*EXTRACTED INFORMATION:*
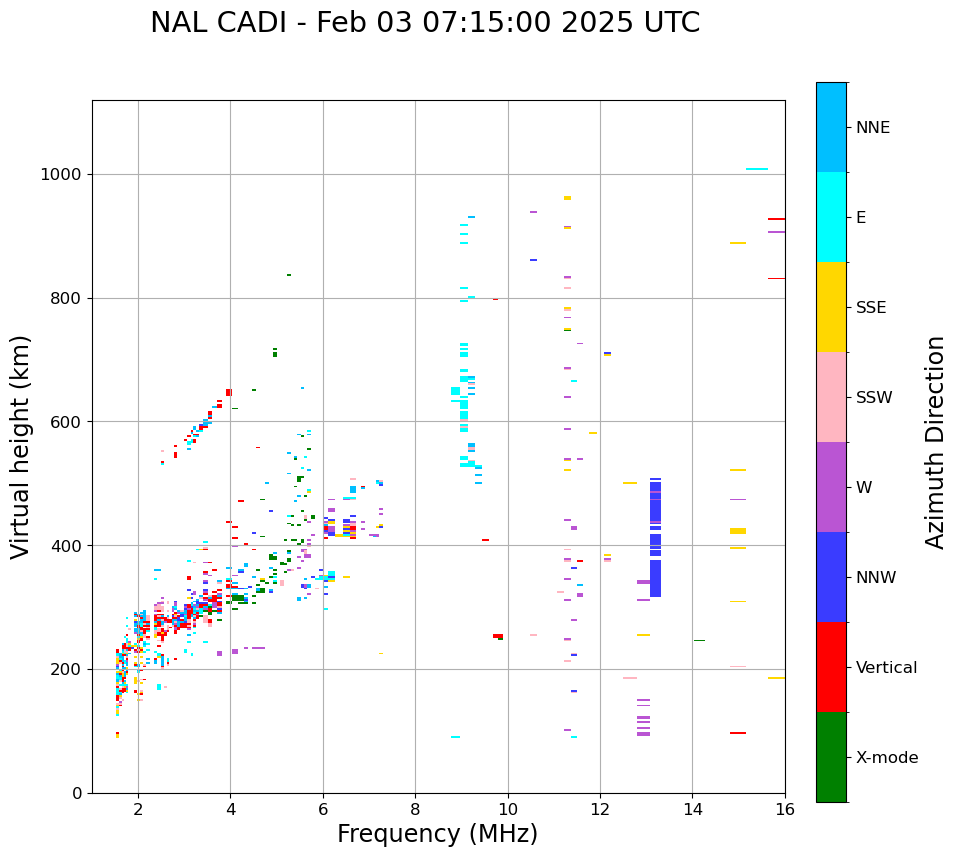 NAL CADI - Feb 03 07:15:00 2025 UTC

Virtual height (km)

1000
800
600
400
200
0

2
4
6
8
10
12
14
16

Frequency (MHz)

NNE
E
SSE
SSW
W
NNW
Vertical
X-mode

Azimuth Direction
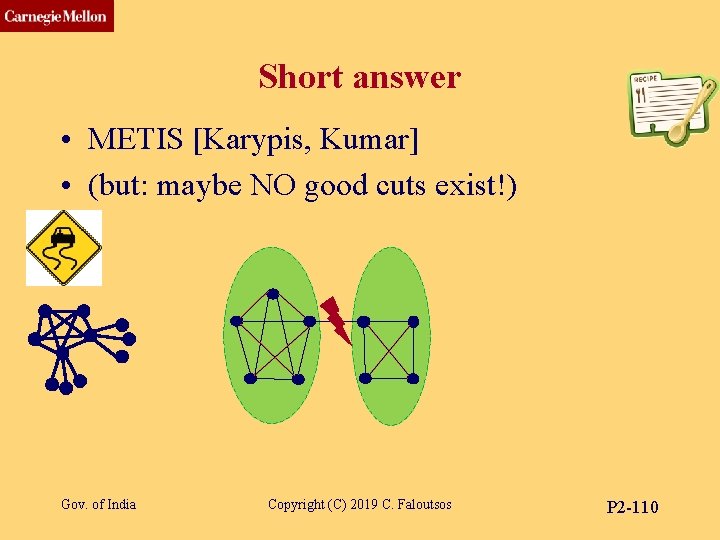 Carnegie Mellon

Short answer

RECIPE

• METIS [Karypis, Kumar]
• (but: maybe NO good cuts exist!)

Gov. of India

Copyright (C) 2019 C. Faloutsos

P2-110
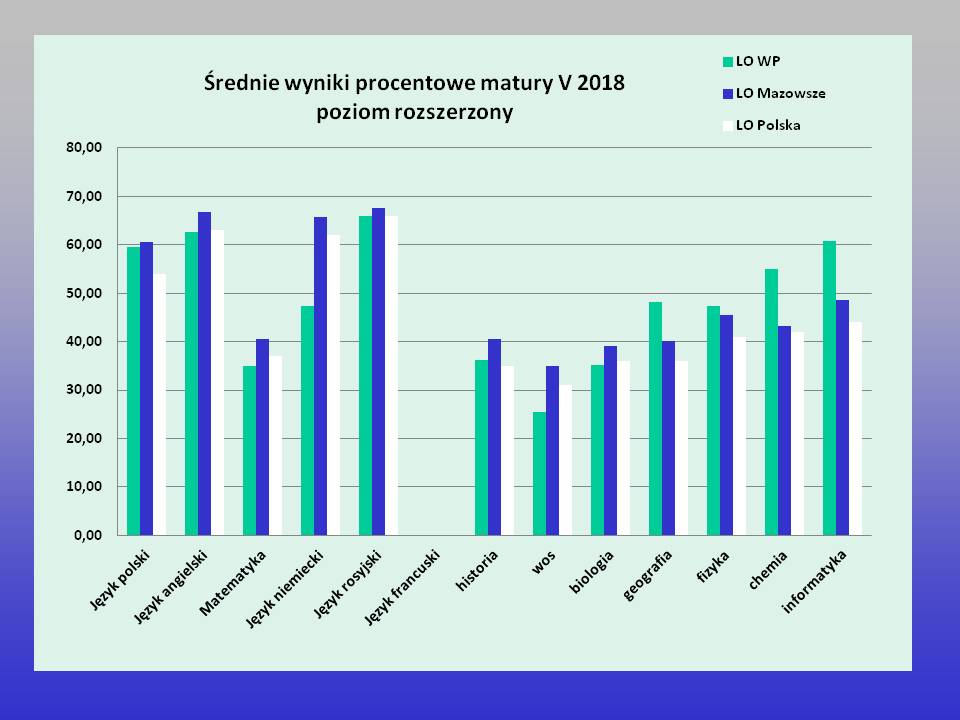 Średnie wyniki procentowe matury V 2018
poziom rozszerzony

LO WP
LO Mazowsze
LO Polska

80,00
70,00
60,00
50,00
40,00
30,00
20,00
10,00
0,00

Język polski
Język angielski
Matematyka
Język niemiecki
Język rosyjski
Język francuski
historia
wos
biologia
geografia
fizyka
chemia
informatyka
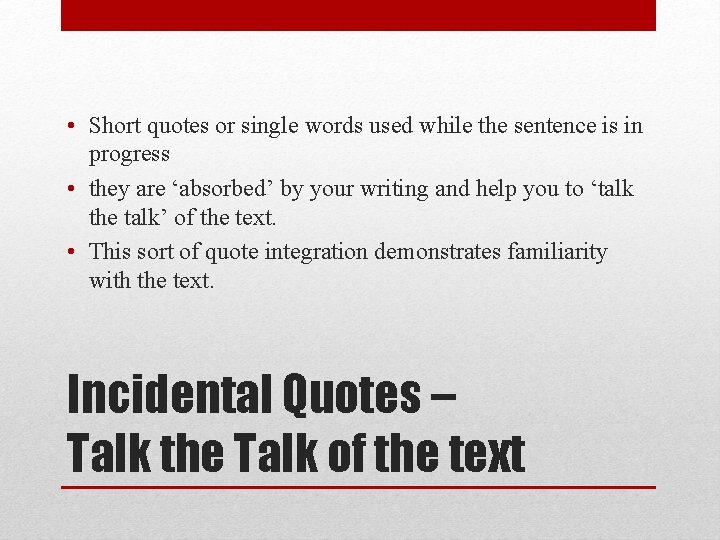 • Short quotes or single words used while the sentence is in progress
• they are 'absorbed' by your writing and help you to 'talk the talk' of the text.
• This sort of quote integration demonstrates familiarity with the text.

Incidental Quotes –
Talk the Talk of the text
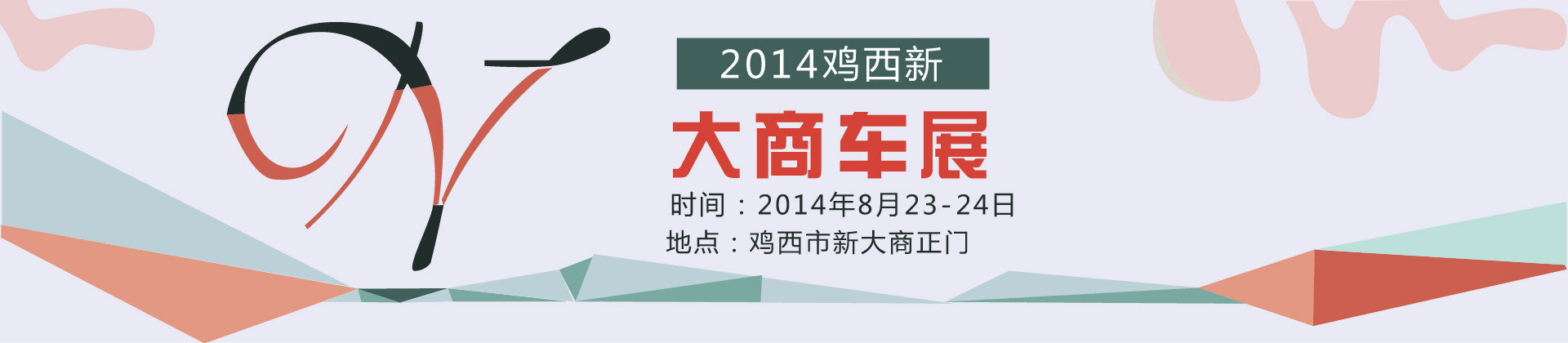 V

2014鸡西新

大商车展

时间：2014年8月23-24日

地点：鸡西市新大商正门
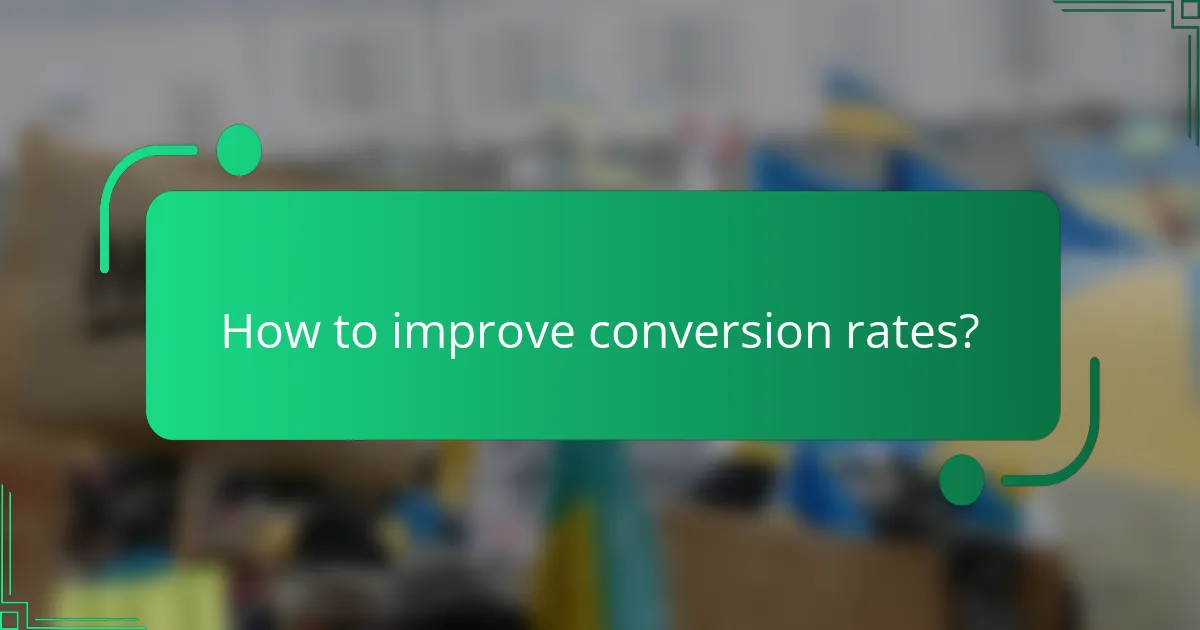 How to improve conversion rates?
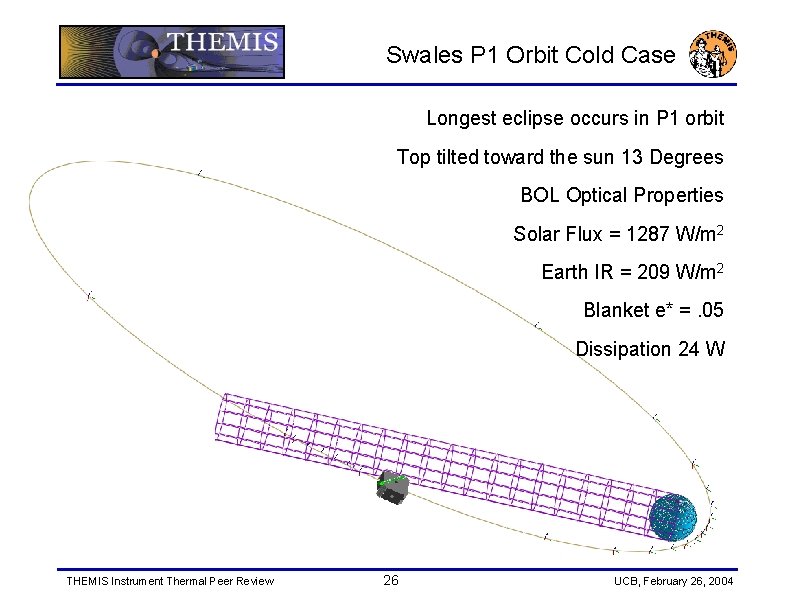 THEMIS

Swales P1 Orbit Cold Case

THEMIS

Longest eclipse occurs in P1 orbit

Top tilted toward the sun 13 Degrees

BOL Optical Properties

Solar Flux = 1287 W/m$^2$

Earth IR = 209 W/m$^2$

Blanket e* = .05

Dissipation 24 W

THEMIS Instrument Thermal Peer Review

26

UCB, February 26, 2004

*INSTRUCTIONS FOR THE TASK:*
Using the records above, copy every line that has the word "text" in it.

*TASK SOLUTION:*
• they are 'absorbed' by your writing and help you to 'talk the talk' of the text.
• This sort of quote integration demonstrates familiarity with the text.
Talk the Talk of the text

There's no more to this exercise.